Each record is to be printed again precisely as it reads.

──────── Data supplied

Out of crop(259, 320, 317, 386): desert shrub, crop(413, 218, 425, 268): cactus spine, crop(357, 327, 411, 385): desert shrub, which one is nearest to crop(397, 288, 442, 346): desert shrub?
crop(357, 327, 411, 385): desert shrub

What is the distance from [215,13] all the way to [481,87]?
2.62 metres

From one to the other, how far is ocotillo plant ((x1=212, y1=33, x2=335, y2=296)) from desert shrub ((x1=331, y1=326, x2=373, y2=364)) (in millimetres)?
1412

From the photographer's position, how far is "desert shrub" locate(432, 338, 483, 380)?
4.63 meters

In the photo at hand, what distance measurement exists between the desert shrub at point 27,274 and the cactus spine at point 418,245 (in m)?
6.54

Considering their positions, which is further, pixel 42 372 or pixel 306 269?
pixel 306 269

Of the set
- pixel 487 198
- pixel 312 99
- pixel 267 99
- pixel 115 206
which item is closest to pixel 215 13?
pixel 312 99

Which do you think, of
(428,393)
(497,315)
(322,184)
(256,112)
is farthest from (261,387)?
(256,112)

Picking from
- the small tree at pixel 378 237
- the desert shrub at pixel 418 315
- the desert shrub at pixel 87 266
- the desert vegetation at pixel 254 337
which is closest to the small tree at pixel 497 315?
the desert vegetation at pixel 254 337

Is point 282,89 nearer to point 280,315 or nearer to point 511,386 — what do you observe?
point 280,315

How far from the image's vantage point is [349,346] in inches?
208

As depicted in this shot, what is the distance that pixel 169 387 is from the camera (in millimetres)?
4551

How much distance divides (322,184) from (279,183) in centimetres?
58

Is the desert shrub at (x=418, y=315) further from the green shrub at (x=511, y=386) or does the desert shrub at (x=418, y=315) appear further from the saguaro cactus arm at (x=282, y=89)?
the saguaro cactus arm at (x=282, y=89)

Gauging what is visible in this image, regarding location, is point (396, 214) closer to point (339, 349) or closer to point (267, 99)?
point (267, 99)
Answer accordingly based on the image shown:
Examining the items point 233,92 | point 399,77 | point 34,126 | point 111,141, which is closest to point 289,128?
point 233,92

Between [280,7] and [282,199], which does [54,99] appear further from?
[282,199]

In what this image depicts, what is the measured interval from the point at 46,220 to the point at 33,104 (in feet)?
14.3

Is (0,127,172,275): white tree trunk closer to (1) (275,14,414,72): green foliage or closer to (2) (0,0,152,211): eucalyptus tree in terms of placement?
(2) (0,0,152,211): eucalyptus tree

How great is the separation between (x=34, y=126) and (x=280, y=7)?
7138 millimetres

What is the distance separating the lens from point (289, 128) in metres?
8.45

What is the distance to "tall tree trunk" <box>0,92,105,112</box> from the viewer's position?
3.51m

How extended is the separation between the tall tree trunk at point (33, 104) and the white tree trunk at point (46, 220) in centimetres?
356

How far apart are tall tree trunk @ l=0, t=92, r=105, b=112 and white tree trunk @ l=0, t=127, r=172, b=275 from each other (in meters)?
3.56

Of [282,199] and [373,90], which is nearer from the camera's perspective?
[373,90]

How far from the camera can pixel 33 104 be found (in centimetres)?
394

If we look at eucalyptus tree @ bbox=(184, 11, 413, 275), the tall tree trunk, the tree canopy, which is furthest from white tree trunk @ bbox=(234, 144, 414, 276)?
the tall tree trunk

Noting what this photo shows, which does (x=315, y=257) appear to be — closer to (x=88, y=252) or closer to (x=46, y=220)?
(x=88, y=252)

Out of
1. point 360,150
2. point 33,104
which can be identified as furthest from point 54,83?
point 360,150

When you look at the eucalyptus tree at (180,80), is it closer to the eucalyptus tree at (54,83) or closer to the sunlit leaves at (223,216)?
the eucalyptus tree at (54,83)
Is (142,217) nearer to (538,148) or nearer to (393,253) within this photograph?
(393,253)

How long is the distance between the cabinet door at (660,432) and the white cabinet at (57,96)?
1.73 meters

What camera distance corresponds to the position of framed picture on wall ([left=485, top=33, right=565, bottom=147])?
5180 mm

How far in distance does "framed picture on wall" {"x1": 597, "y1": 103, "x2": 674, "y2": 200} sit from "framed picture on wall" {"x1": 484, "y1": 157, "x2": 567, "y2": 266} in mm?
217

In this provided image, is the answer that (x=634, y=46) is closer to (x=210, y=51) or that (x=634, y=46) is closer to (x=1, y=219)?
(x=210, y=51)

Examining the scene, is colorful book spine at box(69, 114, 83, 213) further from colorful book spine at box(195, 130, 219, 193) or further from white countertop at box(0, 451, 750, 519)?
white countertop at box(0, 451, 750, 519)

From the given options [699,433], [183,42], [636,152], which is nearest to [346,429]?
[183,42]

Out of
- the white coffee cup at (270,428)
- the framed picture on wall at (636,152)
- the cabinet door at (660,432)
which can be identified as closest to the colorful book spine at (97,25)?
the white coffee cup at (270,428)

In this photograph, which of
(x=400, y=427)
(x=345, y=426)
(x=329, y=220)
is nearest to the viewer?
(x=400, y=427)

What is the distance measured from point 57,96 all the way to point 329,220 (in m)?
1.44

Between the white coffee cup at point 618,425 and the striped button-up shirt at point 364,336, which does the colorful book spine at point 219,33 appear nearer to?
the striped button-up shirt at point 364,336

────────────────

◆ **Final answer**:
Out of crop(259, 320, 317, 386): desert shrub, crop(413, 218, 425, 268): cactus spine, crop(357, 327, 411, 385): desert shrub, which one is nearest to crop(397, 288, 442, 346): desert shrub?
crop(357, 327, 411, 385): desert shrub

What is the distance from [215,13] all the way to [481,87]?
2.62 metres

From one to the other, how far is ocotillo plant ((x1=212, y1=33, x2=335, y2=296)) from desert shrub ((x1=331, y1=326, x2=373, y2=364)) (in millimetres)?
1412

From the photographer's position, how far is "desert shrub" locate(432, 338, 483, 380)?
4.63 meters

In the photo at hand, what distance measurement exists between the desert shrub at point 27,274 and the cactus spine at point 418,245 (in m)?
6.54

Considering their positions, which is further, pixel 42 372 or pixel 306 269?
pixel 306 269

Of the set
- pixel 487 198
- pixel 312 99
- pixel 267 99
- pixel 115 206
which item is closest to pixel 215 13?
pixel 312 99

Which do you think, of
(428,393)
(497,315)
(322,184)
(256,112)
is farthest from (261,387)?
(256,112)

Picking from
- the small tree at pixel 378 237
- the desert shrub at pixel 418 315
- the desert shrub at pixel 87 266
- the desert vegetation at pixel 254 337
which is closest to the small tree at pixel 497 315?
the desert vegetation at pixel 254 337

Is point 282,89 nearer to point 280,315 or nearer to point 511,386 — what do you observe?
point 280,315

How far from the image's vantage point is [349,346] in inches?
208

As depicted in this shot, what is the distance that pixel 169 387 is from the camera (in millimetres)?
4551

How much distance divides (322,184) from (279,183) in centimetres?
58

Is the desert shrub at (x=418, y=315) further from the green shrub at (x=511, y=386) or does the desert shrub at (x=418, y=315) appear further from the saguaro cactus arm at (x=282, y=89)?
the saguaro cactus arm at (x=282, y=89)

Gauging what is visible in this image, regarding location, is point (396, 214) closer to point (339, 349) or closer to point (267, 99)?
point (267, 99)
Answer accordingly based on the image shown:
Examining the items point 233,92 | point 399,77 | point 34,126 | point 111,141, which is closest to point 289,128?
point 233,92

Between [280,7] and [282,199], which does [54,99] appear further from?
[282,199]

In what this image depicts, what is the measured interval from the point at 46,220 to the point at 33,104 (in feet)?
14.3

Is (0,127,172,275): white tree trunk closer to (1) (275,14,414,72): green foliage or closer to (2) (0,0,152,211): eucalyptus tree in terms of placement?
(2) (0,0,152,211): eucalyptus tree

How great is the separation between (x=34, y=126) and (x=280, y=7)?
7138 millimetres

What is the distance separating the lens from point (289, 128) in metres?
8.45

What is the distance to "tall tree trunk" <box>0,92,105,112</box> from the viewer's position?
3.51m

How extended is the separation between the tall tree trunk at point (33, 104) and the white tree trunk at point (46, 220) in centimetres?
356

How far apart are tall tree trunk @ l=0, t=92, r=105, b=112 and white tree trunk @ l=0, t=127, r=172, b=275 from each other (in meters)?
3.56

Of [282,199] and [373,90], which is nearer from the camera's perspective?
[373,90]

How far from the camera can pixel 33 104 be found (in centimetres)?
394

If we look at eucalyptus tree @ bbox=(184, 11, 413, 275), the tall tree trunk, the tree canopy, which is furthest from white tree trunk @ bbox=(234, 144, 414, 276)?
the tall tree trunk

Noting what this photo shows, which does (x=315, y=257) appear to be — closer to (x=88, y=252) or closer to (x=46, y=220)?
(x=88, y=252)

Out of
1. point 360,150
2. point 33,104
which can be identified as furthest from point 54,83?
point 360,150

When you look at the eucalyptus tree at (180,80), is it closer to the eucalyptus tree at (54,83) or closer to the sunlit leaves at (223,216)?
the eucalyptus tree at (54,83)
Is (142,217) nearer to (538,148) or nearer to (393,253) within this photograph?
(393,253)

How long is the distance between the cabinet door at (660,432) and the white cabinet at (57,96)?
1.73 meters

What camera distance corresponds to the position of framed picture on wall ([left=485, top=33, right=565, bottom=147])?
5180 mm

How far in distance does "framed picture on wall" {"x1": 597, "y1": 103, "x2": 674, "y2": 200} sit from "framed picture on wall" {"x1": 484, "y1": 157, "x2": 567, "y2": 266} in mm?
217

In this provided image, is the answer that (x=634, y=46) is closer to (x=210, y=51) or that (x=634, y=46) is closer to (x=1, y=219)?
(x=210, y=51)

Examining the scene, is colorful book spine at box(69, 114, 83, 213) further from colorful book spine at box(195, 130, 219, 193) or further from white countertop at box(0, 451, 750, 519)?
white countertop at box(0, 451, 750, 519)

From the given options [699,433], [183,42], [636,152], which is nearest to [346,429]?
[183,42]

Out of
- the white coffee cup at (270,428)
- the framed picture on wall at (636,152)
- the cabinet door at (660,432)
which can be identified as closest to the colorful book spine at (97,25)?
the white coffee cup at (270,428)

In this photograph, which of
(x=400, y=427)
(x=345, y=426)
(x=329, y=220)
is nearest to the viewer?
(x=400, y=427)

What is the distance measured from point 57,96 all the way to point 329,220 (in m)?
1.44

Between the white coffee cup at point 618,425 and the striped button-up shirt at point 364,336, which does the colorful book spine at point 219,33 appear nearer to?
the striped button-up shirt at point 364,336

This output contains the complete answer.